Este “envelhecimento” da população residente nos lares para crianças e jovens acaba também por alterar os seus projectos de vida para o futuro, sendo cada vez menos as que têm a adopção como uma opção e relativamente às mais velhas a preferência vai cada vez mais para o desejo de uma vida autónoma.

Esta mudança no padrão dos que foram retirados às famílias por estarem, de algum modo, em perigo, constitui, para a secretária de Estado da Inclusão das Pessoas com Deficiência, Ana Sofia Antunes, um “novo desafio” para o sistema de acolhimento, que tem agora de saber encontrar respostas adequadas “à cada vez maior afluência de adolescentes e jovens que chegam [às instituições] alguns já com “problemas de comportamento ou hábitos de vida com traços desviantes”. É com esse objectivo, acrescentou, que se vai proceder “à revisão da regulamentação das respostas de acolhimento de modo a adaptá-las” à nova realidade.

Este relatório acrescenta ainda que mais de metade das crianças e jovens que foram retiradas às famílias já tinham tido antes medidas de protecção, que acabaram por não resultar e das crianças e jovens que em 2016 viviam em instituições ou outras respostas, como famílias de acolhimento, existiam 1609 (20% do total) a quem foi prescrita medicação psicotrópica.

De acordo com este mesmo relatório, muitas das crianças e jovens que foram retiradas à família e colocadas sob a custódia do Estado, foram vítimas de maus tratos, negligência ou abusos, e têm muitas vezes outras problemáticas associadas, seja de comportamento, de consumos de substâncias, de doenças físicas, de saúde mental e de debilidade ou deficiência mental ou física. Os problemas de comportamento parecem ser os que assumem maior relevância sendo que 55% dos que apresentavam esta problemática tinham entre 15 e 17 anos.

Entre os jovens em acolhimento, 371 (4,9%) são ainda suspeitos ou estão acusados de terem praticado um crime, estando por isso sujeitos a medidas tutelares educativas, destinadas a menores até aos 16 anos.

Resultado alarmante

Outro resultado alarmante divulgado neste relatório é o facto de das 2936 crianças e jovens que entraram no sistema de acolhimento ao longo do ano de 2016, 485 terem sido encaminhadas em situação de urgência por estar em perigo a sua vida ou integridade física ou psíquica e quase metade já tinha sido alvo também de medidas de protecção anteriores.

Entre as situações de perigo a que muitas estiveram expostas, a negligência é a que assume um número mais significativo (72%), seguida das situações de mau trato psicológico (8,5%), maus tratos físicos (3,4%) e abusos sexuais (2,8%) e, segundo fonte do ISS, trata-se de problemáticas que, cada vez menos, se apresentam ligadas a agregados desfavorecidos, sendo a sua ocorrência “transversal” a toda a sociedade.

A permanência em lares de infância e juventude é a solução mais comum, abrangendo 88,1% das crianças e jovens que estão no sistema.

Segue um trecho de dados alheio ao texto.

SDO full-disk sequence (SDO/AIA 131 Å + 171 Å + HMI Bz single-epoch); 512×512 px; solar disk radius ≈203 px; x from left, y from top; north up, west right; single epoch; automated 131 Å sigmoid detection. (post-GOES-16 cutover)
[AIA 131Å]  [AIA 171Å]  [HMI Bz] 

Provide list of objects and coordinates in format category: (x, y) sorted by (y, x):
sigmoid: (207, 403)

Já as crianças em famílias de acolhimento representam apenas 3,2% dos menores no sistema. Em relação ao 1.º caso, apesar do princípio base da lei ser o de que o acolhimento deva ser uma solução “temporária”, a verdade é que 34% dos que se encontram em lares estão lá há quatro anos ou mais.

Ainda segundo fonte do ISS, o facto de os jovens estarem a chegar cada vez mais tarde ao sistema de acolhimento, dever-se-á a outro dos princípios basilares da Lei de Protecção de Crianças e Jovens em Perigo de tentar manter os menores junto das suas famílias, mesmo quando estas estão assinaladas como podendo constituir um risco para eles.

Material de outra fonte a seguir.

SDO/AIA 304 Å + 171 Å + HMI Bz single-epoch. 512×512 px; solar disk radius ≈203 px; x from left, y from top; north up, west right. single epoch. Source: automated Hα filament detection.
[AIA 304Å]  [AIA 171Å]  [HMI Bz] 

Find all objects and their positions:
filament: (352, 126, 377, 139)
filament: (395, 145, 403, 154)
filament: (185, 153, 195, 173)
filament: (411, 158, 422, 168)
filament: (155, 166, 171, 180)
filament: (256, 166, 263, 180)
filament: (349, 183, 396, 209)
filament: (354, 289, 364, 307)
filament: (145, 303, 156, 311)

De facto, e segundo Ana Sofia Antunes, “os jovens só são retirados quando se chega à conclusão que a família reiteradamente não cumpre o plano que lhe foi proposto”. Assim, dos 8175 que ali estavam em 2016, 52,3% já tinham sido alvo, no passado, de “medidas de protecção em meio natural”, ou seja, junto da família, que acabaram por não resultar.

Outro número que se destaca neste relatório é o facto de 2903 (35,5%) já terem estado em lares de acolhimento antes, tendo regressado à família para depois voltarem a ser retirados. Cerca de 600 somam já três ou mais experiências de acolhimento nas suas vidas.